The overall decline in prices — not just one conspicuous commodity like gas — frequently indicates an unhealthy economy where nearly everything is sold at greatly reduced prices. Consumer expenditure declines, leading all businesses to slash prices to attract clients. When people observe falling prices, they hesitate to purchase, fearing prices might decrease further.
This creates a self-reinforcing pattern. As prices drop, spending decreases, leading to even lower costs. This situation is known as a deflationary spiral. We witnessed a manifestation of this during the Great Depression, as well as in Japan during the 1990s and Greece during its debt crisis.

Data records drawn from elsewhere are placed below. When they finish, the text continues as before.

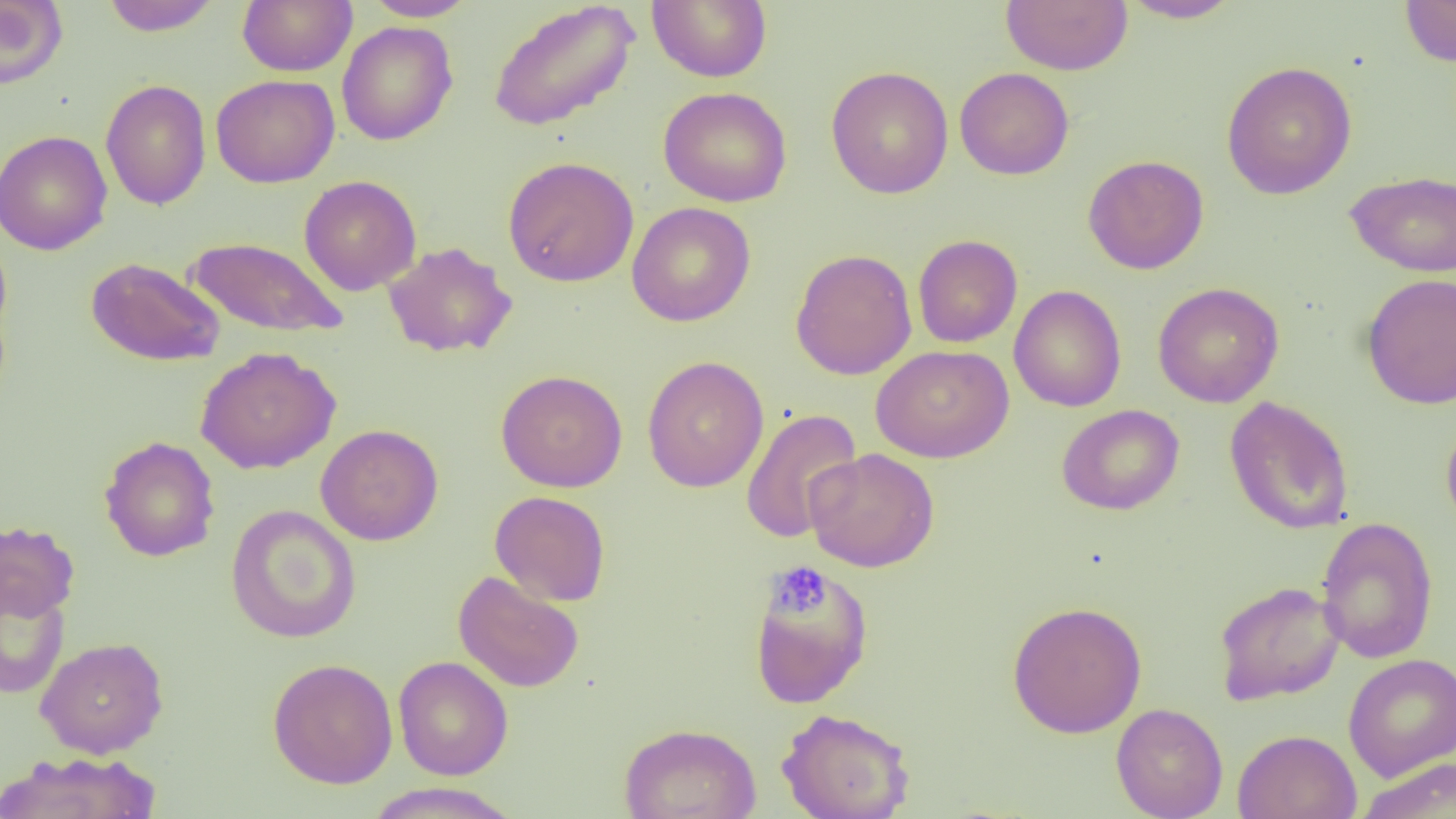
Summary:
  - Coordinate format: approximate bounding boxes as [x1, y1, x2, y2] in pixels
  - Uninfected red blood cell locations: [0, 0, 67, 89], [100, 0, 221, 36], [237, 0, 357, 76], [362, 0, 477, 21], [486, 0, 640, 133], [647, 0, 772, 83], [1001, 0, 1132, 75], [1119, 0, 1243, 23], [1399, 0, 1456, 66], [337, 21, 458, 145], [1221, 60, 1357, 200], [826, 66, 953, 199], [954, 67, 1074, 180], [211, 74, 340, 188], [100, 79, 211, 210], [658, 86, 793, 207], [0, 130, 112, 255], [1083, 154, 1209, 275], [502, 156, 639, 286], [1345, 170, 1456, 278], [299, 175, 421, 295], [626, 201, 756, 327], [0, 232, 13, 344], [913, 234, 1023, 348], [187, 237, 347, 339], [383, 242, 518, 358], [790, 248, 917, 380], [86, 257, 224, 367], [1361, 273, 1456, 409], [1152, 282, 1284, 408], [1010, 285, 1126, 412], [871, 344, 1013, 463], [195, 346, 340, 474], [642, 355, 769, 493], [496, 369, 628, 493], [1224, 396, 1354, 535], [1057, 404, 1185, 516], [741, 408, 863, 543], [1441, 416, 1456, 537], [315, 424, 444, 546], [99, 436, 221, 562], [804, 448, 940, 572], [489, 490, 611, 606], [225, 504, 362, 644], [1315, 517, 1439, 664], [0, 519, 79, 621], [747, 561, 874, 710], [452, 570, 584, 693], [1214, 580, 1346, 705], [0, 581, 70, 698], [1007, 600, 1147, 738], [35, 636, 169, 758], [1343, 653, 1456, 780], [393, 656, 513, 780], [267, 658, 398, 789], [1111, 703, 1228, 819], [776, 708, 915, 819], [619, 722, 761, 819], [1233, 729, 1362, 819], [0, 752, 160, 818], [1358, 757, 1456, 819], [365, 782, 520, 818]
  - Platelet locations: [769, 562, 831, 618]
  - Slide-level diagnosis: negative for blood parasites
  - Magnification: 1000x
  - Preparation: thin blood film
  - Image size: 1456×819 pixels
  - Modality: optical microscopy
  - Field of view: single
Report the malaria status of this cell.
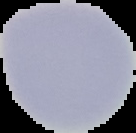
It is uninfected.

The goal is to prevent the economy from this kind of pattern. Even imperceptible price stagnation can be detrimental. That is why the Federal Reserve seeks a 2% rate of inflation, rather than 0%, or negative inflation. Entering negative price growth can be economically calamitous.
I saw a piece in the New York Times recently that featured a couple whose high-interest mortgage forced them to forgo outings and budget carefully. This made me wonder if such budgeting isn’t simply a fact of life.
Should we alter our perceptions regarding prices and affordability, considering we consistently desire additional funds?
Everyone approaches financial decisions differently, making judgment easy. However, we all have limitations. It’s reasonable to feel frustrated seeing others seemingly advance while you struggle to afford basic needs like housing and vacations.
Policymakers should aim to ensure that people can acquire essential resources without constantly envying their neighbors and feeling deprived.